▸ **Document passage**
## begin
Review by Breanne Boland February 8, 2007 Issue

The more recent branches of this film’s family tree go like this: first there was The Big Chill, which helped rear Garden State, which begat Catch and Release. Call it reeling-from-trauma cinema. An earth-shaking event (such as someone’s untimely death) brings together a scattered group of friends, acquaintances, and family. Revelations are revealed; memories are remembered; things are gotten off of chests. Issues are come to terms with. And other such complex hard-to-reverse phrases.

It’s all true in Catch and Release. Like Garden State, it has a cast of hip younger actors and a soundtrack full of acoustic-like indie rock; like The Big Chill, people air their dirty laundry over dinners and are inspired by free spirits. There’s a map to follow and In Her Shoes and Erin Brockovich writer Susannah Grant, rarely deviates on her first film as director.
## end
▸ **Given material**
## begin
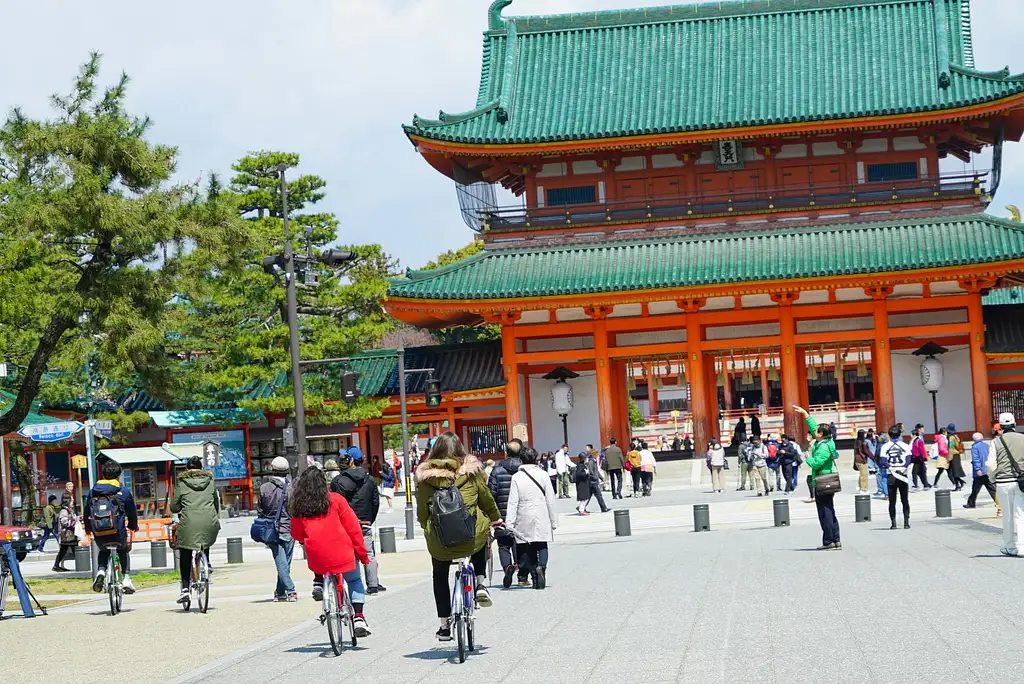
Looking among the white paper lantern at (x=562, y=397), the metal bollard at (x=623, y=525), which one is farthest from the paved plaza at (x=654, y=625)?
## end
▸ **What this exercise asks**
• 1. In the film review, which film is said to have helped rear Garden State?
• 2. Summarize the film review in two sentences.

▸ **Expected results**
• 1. The Big Chill.

• 2. The film review places Catch and Release in a line of "reeling-from-trauma" films running from The Big Chill through Garden State, in which an earth-shaking event such as an untimely death brings together a scattered group of friends, acquaintances, and family. It finds this pattern true of Catch and Release, which, like Garden State, has a cast of hip younger actors and an acoustic-like indie rock soundtrack and, like The Big Chill, shows people airing their dirty laundry over dinners and being inspired by free spirits.